王霸令全军打起晋军旗帜,在孟郊渡暂时驻扎下来,寻找机会从晋军背后突进,里外夹攻,迫使晋军撤围,至少撕开一个缺口,使城内汉军得以突出。
四千多人的队伍来到平阳,晋军不可能不知晓。为了取信晋军,王霸带着卢义等少数几个亲信,亲自到晋军前线统帅东燕王司马腾营中觐见,陈述自己收服乐平乌丸军团并将其扩大的经过,并表示自己愿意归顺朝廷。
司马腾看着眼前这个不到二十岁的少年,笑着说:“小将军孤身入敌营,还擒得贼首,并统领了贼兵,真是英雄出少年!只是,你今天跃马千里来我营中,是有何事?”
王霸答道:“大丈夫当死报国家,我乃大晋臣民,自当为国效力,如今手中有数千兄弟,愿与大王共讨刘渊。”
幽州刺史王浚在座,听他说完,冷哼一声,问道:“你王霸的名讳,我早就听过,确实不凡。”

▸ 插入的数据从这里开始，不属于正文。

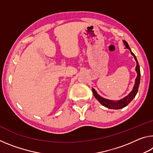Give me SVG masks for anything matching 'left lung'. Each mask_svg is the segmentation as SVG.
<instances>
[{"mask_svg": "<svg viewBox=\"0 0 153 153\" xmlns=\"http://www.w3.org/2000/svg\"><path fill=\"white\" fill-rule=\"evenodd\" d=\"M123 43L124 45H126V47L130 51L131 54L134 56V57L136 61V71L137 72V77L135 80V84H134L133 90H131V92L129 93L128 96H126V97H124L123 98H122V99L117 100V101H114V100H110L101 97L100 96H99L97 94V91H96L94 88H92V92L93 94H94V97L98 100V102H99L100 104L102 105L103 106H105V107H107L108 108H111V109H120V108H122L126 107V106L133 100V98L136 97V95L138 90L140 82V66H139L138 62L137 61L136 56L134 55V54L131 52L128 42H127L126 40H123Z\"/></svg>", "mask_w": 153, "mask_h": 153, "instance_id": "left-lung-1", "label": "left lung"}]
</instances>
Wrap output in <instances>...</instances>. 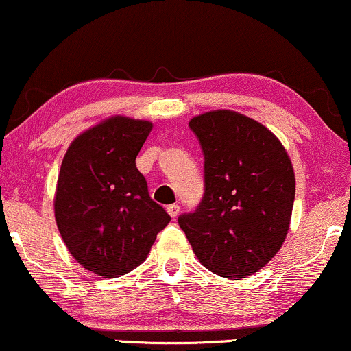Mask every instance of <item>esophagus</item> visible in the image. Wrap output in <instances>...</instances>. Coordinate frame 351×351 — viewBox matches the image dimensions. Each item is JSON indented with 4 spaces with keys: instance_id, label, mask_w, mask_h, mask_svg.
Wrapping results in <instances>:
<instances>
[{
    "instance_id": "esophagus-1",
    "label": "esophagus",
    "mask_w": 351,
    "mask_h": 351,
    "mask_svg": "<svg viewBox=\"0 0 351 351\" xmlns=\"http://www.w3.org/2000/svg\"><path fill=\"white\" fill-rule=\"evenodd\" d=\"M167 213L171 215V218H177L180 213V206L177 205V203H172V205L167 206Z\"/></svg>"
}]
</instances>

司马腾原以为眼前的少年不过是无名鼠辈,突然听王浚说自己听说过他,惊问道:“怎么?王刺史听说过此人?”
王浚笑道:“说来也巧,我与那师欢自小交好,师欢对我说,他前些年收了两个徒弟,作为关门弟子,实力不可小觑,一个叫卢俊,另一个便是这王霸。”
王霸插话道:“将军识得家师,那便是在下的前辈,请受王霸一拜。”说话间,便双膝跪倒,行子侄大礼。

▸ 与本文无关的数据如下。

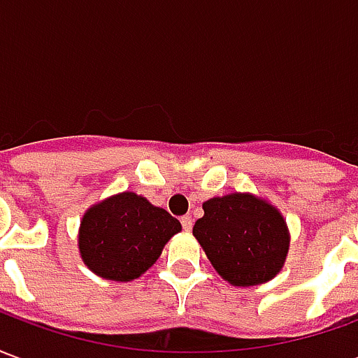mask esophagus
I'll list each match as a JSON object with an SVG mask.
<instances>
[{"label":"esophagus","mask_w":358,"mask_h":358,"mask_svg":"<svg viewBox=\"0 0 358 358\" xmlns=\"http://www.w3.org/2000/svg\"><path fill=\"white\" fill-rule=\"evenodd\" d=\"M180 224H182V228L184 230H192V226H194V218L189 217V215H184V217H180Z\"/></svg>","instance_id":"1"}]
</instances>
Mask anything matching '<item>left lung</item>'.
<instances>
[{
	"instance_id": "obj_1",
	"label": "left lung",
	"mask_w": 358,
	"mask_h": 358,
	"mask_svg": "<svg viewBox=\"0 0 358 358\" xmlns=\"http://www.w3.org/2000/svg\"><path fill=\"white\" fill-rule=\"evenodd\" d=\"M194 226L218 274L234 285L268 282L284 266L289 236L272 205L248 194L213 197Z\"/></svg>"
}]
</instances>
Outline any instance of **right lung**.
Returning <instances> with one entry per match:
<instances>
[{"label":"right lung","instance_id":"obj_1","mask_svg":"<svg viewBox=\"0 0 358 358\" xmlns=\"http://www.w3.org/2000/svg\"><path fill=\"white\" fill-rule=\"evenodd\" d=\"M182 226L164 209L132 192L115 195L84 215L80 253L97 276L128 282L155 263Z\"/></svg>","mask_w":358,"mask_h":358}]
</instances>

王浚见状,并未表现出丝毫欣喜,反而怒道:“既然是师欢高徒,何故从贼?既然从贼,又何故到这里来诈东燕王?”
王霸被他一连串的文化惊呆了,突然语塞。司马腾也有些惊愕,问王浚道:“这是怎么说?”
王浚恶狠狠的说:“不瞒东燕王,王霸出师之后,本来有机会投效朝廷,然而却心甘情愿的追随羯胡石勒,骗降了镇胡里的冯莫突,然后跑到离石投效刘渊。他的师兄卢俊屡次劝他投奔朝廷,他就是不听,最终分道扬镳。”
王霸听王浚说起师兄,内心不免激动起来,问道:“敢问将军,我师兄现在何处?”
王浚笑道:“他明智过你,那年往洛阳投效右仆射王衍,做了殿前都尉。先帝驾崩,圣上即位,王衍有拥立之功,拔擢丞相,你的师兄也承运而上,做了殿前都指挥使。如今,皇宫大内,出出进进,没有卢俊的许可,那只能去求天子本人了。”

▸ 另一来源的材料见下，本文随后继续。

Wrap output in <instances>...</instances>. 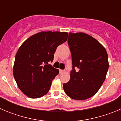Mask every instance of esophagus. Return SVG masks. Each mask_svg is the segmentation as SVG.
<instances>
[{
	"label": "esophagus",
	"mask_w": 121,
	"mask_h": 121,
	"mask_svg": "<svg viewBox=\"0 0 121 121\" xmlns=\"http://www.w3.org/2000/svg\"><path fill=\"white\" fill-rule=\"evenodd\" d=\"M59 71H60V73L61 74V73H64V72H65V70H59Z\"/></svg>",
	"instance_id": "1"
}]
</instances>
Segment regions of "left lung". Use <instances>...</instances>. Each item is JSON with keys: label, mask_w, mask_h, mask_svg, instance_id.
<instances>
[{"label": "left lung", "mask_w": 121, "mask_h": 121, "mask_svg": "<svg viewBox=\"0 0 121 121\" xmlns=\"http://www.w3.org/2000/svg\"><path fill=\"white\" fill-rule=\"evenodd\" d=\"M68 43L73 70L70 81L63 84V88L71 99L85 100L98 92L105 79L109 66L107 53L96 39L84 33H69Z\"/></svg>", "instance_id": "1"}]
</instances>
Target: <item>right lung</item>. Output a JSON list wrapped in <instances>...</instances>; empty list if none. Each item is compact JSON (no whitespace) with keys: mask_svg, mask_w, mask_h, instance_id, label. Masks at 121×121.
<instances>
[{"mask_svg":"<svg viewBox=\"0 0 121 121\" xmlns=\"http://www.w3.org/2000/svg\"><path fill=\"white\" fill-rule=\"evenodd\" d=\"M67 32L42 31L22 44L15 57L13 75L18 87L30 98H41L48 92L59 70L48 64L59 45L67 41Z\"/></svg>","mask_w":121,"mask_h":121,"instance_id":"obj_1","label":"right lung"}]
</instances>
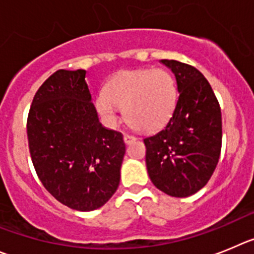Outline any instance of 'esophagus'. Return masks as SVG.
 <instances>
[{"label": "esophagus", "instance_id": "esophagus-1", "mask_svg": "<svg viewBox=\"0 0 254 254\" xmlns=\"http://www.w3.org/2000/svg\"><path fill=\"white\" fill-rule=\"evenodd\" d=\"M134 140H136V136L131 135V134H124V141L127 144L131 143V141H134Z\"/></svg>", "mask_w": 254, "mask_h": 254}]
</instances>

王霸啧啧赞叹几声,笑道:“想不到师兄竟有如此作为,真是替他欣喜。”说完,跪在司马腾面前,说:“如今王霸一心想学习师兄,为大晋天朝呕心沥血。”
司马腾还没有说话,王浚问道:“你已从贼,如今怎有跑到这里?对了,说说这乌丸兵怎么回事?”司马腾也点了点头。
王霸早就想好了应对之语,只是没有想到竟然在此碰到师父的故人,内心一番感慨之后,随即恢复了正常,开口说道:“不瞒将军,当年师父看得出石勒是一方豪杰,断定其能成大事,故准我跟随,我也觉得石勒外表霸气十足、内心却不乏柔肠,对小人却关怀备至,待我如子。谁料,归顺刘渊之后,他给三千子弟全都有封赏,唯独对我没有半点封赏,说什么我不过是石勒的一个仆从罢了,那配得上封赏二字。我一怒之下,投奔乐平,谁料这伏利度派我率兵攻打坚城,想借刀杀人置我于死地,可笑情报失误,我打的竟是做空城,这才逃过一劫。继而我利用自己带兵在外之际,杀掉他的两个随军亲信,在当地招募步军,杀回乐平,吞了他的兵马。全军打起晋军旗帜,赶来归顺大军,帮助朝廷攻击刘渊,也雪我心头之恨。”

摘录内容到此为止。